El me abrazaba con más fuerza aún.

- "Princesa, hemos de marchar. No se como he podido vivir sin teneros cerca, y sin oír vuestra voz".

Estaba confusa. Sólo alcanzaba a adivinar su silueta fuerte y su larga cabellera. Debía de conocerle bien, pues en sus brazos me sentía bien segura.

- "¿Sois vos?", pregunté

-"Callad, señora, no debemos hablar ahora...".

Me subió a su caballo, atravesamos primero las plazas, las callejas oscuras 
... Ya fuera de la villa de Pastrana,  llanuras y páramos, bosques y riachuelos.

Pude de nuevo sentir el olor de la hierba, el viento que se enredaba en mi pelo... y la luz de las estrellas. Me sentía libre, ¡libre al fin!

- "¿Por qué os arriesgais? ¿Quien sois? ¿A dónde iremos ahora? ¡Nos harán prender", le dije.

- "No os preocupeis, Princesa, yo os protegeré. No temais... Nos esconderemos y luego seguiremos hasta llegar a un lugar seguro, donde ya nada os perturbará", me respondió.

Llegamos al castillo, no recuerdo su nombre... Estaba casi en ruinas, de Don Juan Manuel pudo haber sido... Nos acurrucamos junto a una pared y con las manos entrelazadas le susurré con voz temblorosa:

-"Soy libre entonces de nuevo, gracias a vos, y ni siquiera me dejais veros".

- "Es la noche - dijo él- la que no os deja ver, ni mi rostro ni mi alma...".

- "Mucho me estimareis para poner de esta manera vuestra vida en peligro".

El acarició mi cabello, y aún me aferré más a él. Quedé exhausta y me dormí en su regazo. Me parecía oír a lo lejos el murmullo del agua, alguna fuente o rio, o quizás el mar... No se si alguna vez vi el mar...

Sonaron fuertes las campanas.

- "Esperad, ¿dónde estais?"

No había nadie allí. El castillo estaba oscuro, o no estaba en el castillo... ¿Y la luna? Ya no iluminaba. El ya no estaba... Mi salvador había huido...

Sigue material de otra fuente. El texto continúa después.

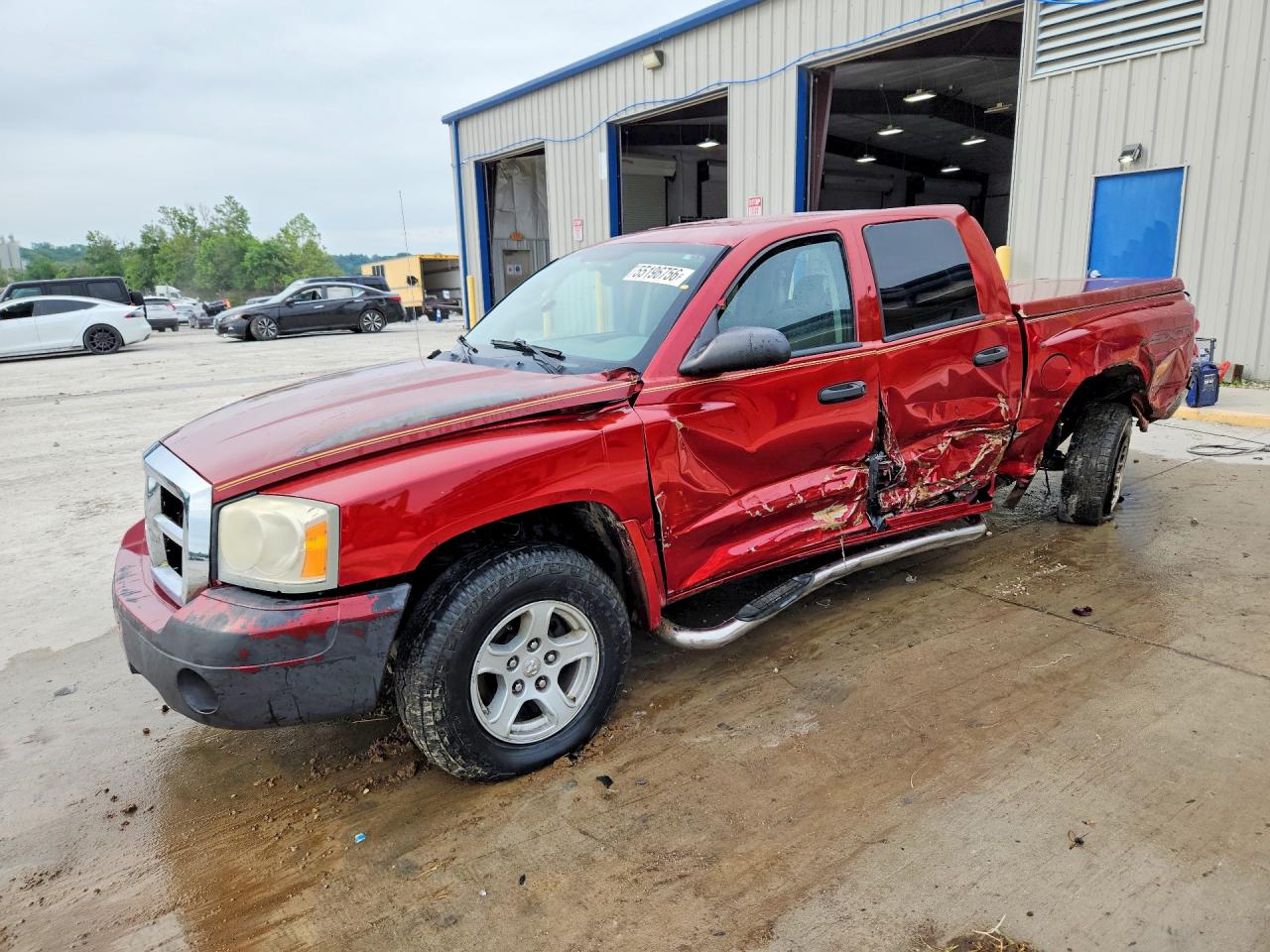 2007 Dodge Dakota ST, VIN 1D7HE28K87S230279 — Бок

¡No!... De pronto sentí un escalofrío. Me encontraba de nuevo en mi torre, en mi lecho... ¿Un sueño? No ha podido ser un sueño... Yo lo viví, ¡fue real! Las lágrimas inundaban mis mejillas, la angustia volvía a apoderarse de mí, y pensé... Por un momento me fugué... Fue real... Y entonces el sol empezó a despuntar, mientras las campanas me devolvían a la cruda realidad.